(begin)

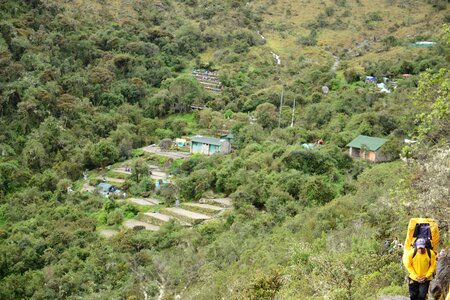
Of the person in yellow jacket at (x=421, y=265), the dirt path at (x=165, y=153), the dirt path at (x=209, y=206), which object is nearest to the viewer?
the person in yellow jacket at (x=421, y=265)

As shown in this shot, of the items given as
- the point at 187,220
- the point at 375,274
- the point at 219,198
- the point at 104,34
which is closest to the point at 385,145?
the point at 219,198

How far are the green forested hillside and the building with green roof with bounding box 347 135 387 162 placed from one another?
1.27 feet

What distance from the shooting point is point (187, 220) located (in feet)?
62.8


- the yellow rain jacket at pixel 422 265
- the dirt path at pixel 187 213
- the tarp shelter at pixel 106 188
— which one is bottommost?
the tarp shelter at pixel 106 188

(end)

[Stated problem] Reproduce the records above verbatim, from the first through the last, and leave out the pictures.

[Output of the task]
Of the person in yellow jacket at (x=421, y=265), the dirt path at (x=165, y=153), the dirt path at (x=209, y=206), which object is nearest to the viewer?
the person in yellow jacket at (x=421, y=265)

As shown in this shot, of the items given as
- the point at 187,220
- the point at 375,274
- the point at 219,198
- the point at 104,34
which is closest to the point at 385,145?
the point at 219,198

How far are the green forested hillside and the building with green roof with bounding box 347 135 387 162 placed from one another?
1.27 feet

What distance from the shooting point is point (187, 220) located (in feet)?
62.8


- the yellow rain jacket at pixel 422 265
- the dirt path at pixel 187 213
- the tarp shelter at pixel 106 188
— which one is bottommost?
the tarp shelter at pixel 106 188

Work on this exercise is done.